__OBJECTIVE__
How many lines of the items below contain the string "instances"? Case must match, and the answer should be only the number.

------

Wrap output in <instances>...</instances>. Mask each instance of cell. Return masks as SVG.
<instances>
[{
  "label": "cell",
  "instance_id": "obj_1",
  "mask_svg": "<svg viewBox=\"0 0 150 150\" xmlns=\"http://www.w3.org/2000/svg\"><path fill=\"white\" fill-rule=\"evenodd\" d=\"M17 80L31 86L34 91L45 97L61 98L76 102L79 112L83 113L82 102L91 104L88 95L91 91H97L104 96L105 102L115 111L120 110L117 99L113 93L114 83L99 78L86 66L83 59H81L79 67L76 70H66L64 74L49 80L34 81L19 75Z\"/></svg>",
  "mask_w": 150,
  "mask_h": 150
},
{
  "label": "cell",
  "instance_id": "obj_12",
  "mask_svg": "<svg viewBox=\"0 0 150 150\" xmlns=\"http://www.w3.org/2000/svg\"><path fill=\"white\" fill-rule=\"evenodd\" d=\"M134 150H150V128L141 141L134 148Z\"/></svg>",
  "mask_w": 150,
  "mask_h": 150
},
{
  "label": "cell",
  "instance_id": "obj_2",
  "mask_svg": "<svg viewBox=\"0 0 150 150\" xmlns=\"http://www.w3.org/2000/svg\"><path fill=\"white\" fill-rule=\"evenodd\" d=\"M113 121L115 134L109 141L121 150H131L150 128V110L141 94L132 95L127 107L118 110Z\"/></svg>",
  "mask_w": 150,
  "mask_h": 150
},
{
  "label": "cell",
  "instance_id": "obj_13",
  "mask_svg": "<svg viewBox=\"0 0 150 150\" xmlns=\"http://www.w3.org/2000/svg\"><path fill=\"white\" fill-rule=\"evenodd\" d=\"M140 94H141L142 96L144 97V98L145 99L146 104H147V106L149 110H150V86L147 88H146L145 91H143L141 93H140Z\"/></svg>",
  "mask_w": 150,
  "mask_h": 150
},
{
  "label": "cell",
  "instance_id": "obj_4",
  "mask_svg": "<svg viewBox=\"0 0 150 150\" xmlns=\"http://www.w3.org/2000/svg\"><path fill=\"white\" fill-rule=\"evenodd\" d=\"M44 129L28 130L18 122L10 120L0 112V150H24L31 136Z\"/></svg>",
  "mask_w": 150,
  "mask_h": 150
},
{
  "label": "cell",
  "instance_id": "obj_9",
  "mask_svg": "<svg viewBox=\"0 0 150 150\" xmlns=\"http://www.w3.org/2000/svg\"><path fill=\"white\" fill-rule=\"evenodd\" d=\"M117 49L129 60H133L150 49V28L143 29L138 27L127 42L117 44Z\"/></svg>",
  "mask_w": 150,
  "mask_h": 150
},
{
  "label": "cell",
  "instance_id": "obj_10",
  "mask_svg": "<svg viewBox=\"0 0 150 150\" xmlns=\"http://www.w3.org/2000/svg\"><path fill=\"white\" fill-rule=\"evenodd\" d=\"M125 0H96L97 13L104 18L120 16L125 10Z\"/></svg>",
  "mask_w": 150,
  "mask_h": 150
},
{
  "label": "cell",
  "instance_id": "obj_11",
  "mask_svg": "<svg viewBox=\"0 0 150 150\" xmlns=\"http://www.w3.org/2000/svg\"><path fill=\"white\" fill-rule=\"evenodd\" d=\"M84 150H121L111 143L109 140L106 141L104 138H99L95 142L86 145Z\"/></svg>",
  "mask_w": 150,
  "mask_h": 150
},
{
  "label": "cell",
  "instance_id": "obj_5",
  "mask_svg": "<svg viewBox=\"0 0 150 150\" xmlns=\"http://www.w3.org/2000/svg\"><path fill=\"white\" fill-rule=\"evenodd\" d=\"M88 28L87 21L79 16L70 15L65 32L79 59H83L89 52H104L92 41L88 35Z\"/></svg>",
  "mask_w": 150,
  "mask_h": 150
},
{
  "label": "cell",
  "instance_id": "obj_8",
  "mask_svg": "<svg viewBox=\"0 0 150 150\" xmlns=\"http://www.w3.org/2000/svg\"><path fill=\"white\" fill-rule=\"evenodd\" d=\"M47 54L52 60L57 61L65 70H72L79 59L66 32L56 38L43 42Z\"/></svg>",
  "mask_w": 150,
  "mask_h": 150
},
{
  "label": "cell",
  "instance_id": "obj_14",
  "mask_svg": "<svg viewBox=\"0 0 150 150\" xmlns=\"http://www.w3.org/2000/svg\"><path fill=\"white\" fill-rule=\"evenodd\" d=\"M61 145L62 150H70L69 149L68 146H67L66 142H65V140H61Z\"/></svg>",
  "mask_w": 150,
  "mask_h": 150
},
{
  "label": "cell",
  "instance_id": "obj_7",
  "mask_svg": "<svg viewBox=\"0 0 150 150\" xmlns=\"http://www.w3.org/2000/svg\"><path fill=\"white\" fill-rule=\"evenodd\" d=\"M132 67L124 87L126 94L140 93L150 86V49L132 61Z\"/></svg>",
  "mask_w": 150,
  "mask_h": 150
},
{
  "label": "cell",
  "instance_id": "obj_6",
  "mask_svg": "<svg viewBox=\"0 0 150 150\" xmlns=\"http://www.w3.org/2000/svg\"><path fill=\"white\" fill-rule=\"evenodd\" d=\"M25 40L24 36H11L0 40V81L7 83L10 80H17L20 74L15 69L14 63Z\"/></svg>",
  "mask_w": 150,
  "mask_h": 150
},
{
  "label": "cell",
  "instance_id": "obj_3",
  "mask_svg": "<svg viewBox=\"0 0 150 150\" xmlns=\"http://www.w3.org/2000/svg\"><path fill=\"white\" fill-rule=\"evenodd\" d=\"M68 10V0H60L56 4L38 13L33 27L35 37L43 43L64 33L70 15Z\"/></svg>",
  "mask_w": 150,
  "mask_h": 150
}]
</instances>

------

__TASK OUTPUT__
3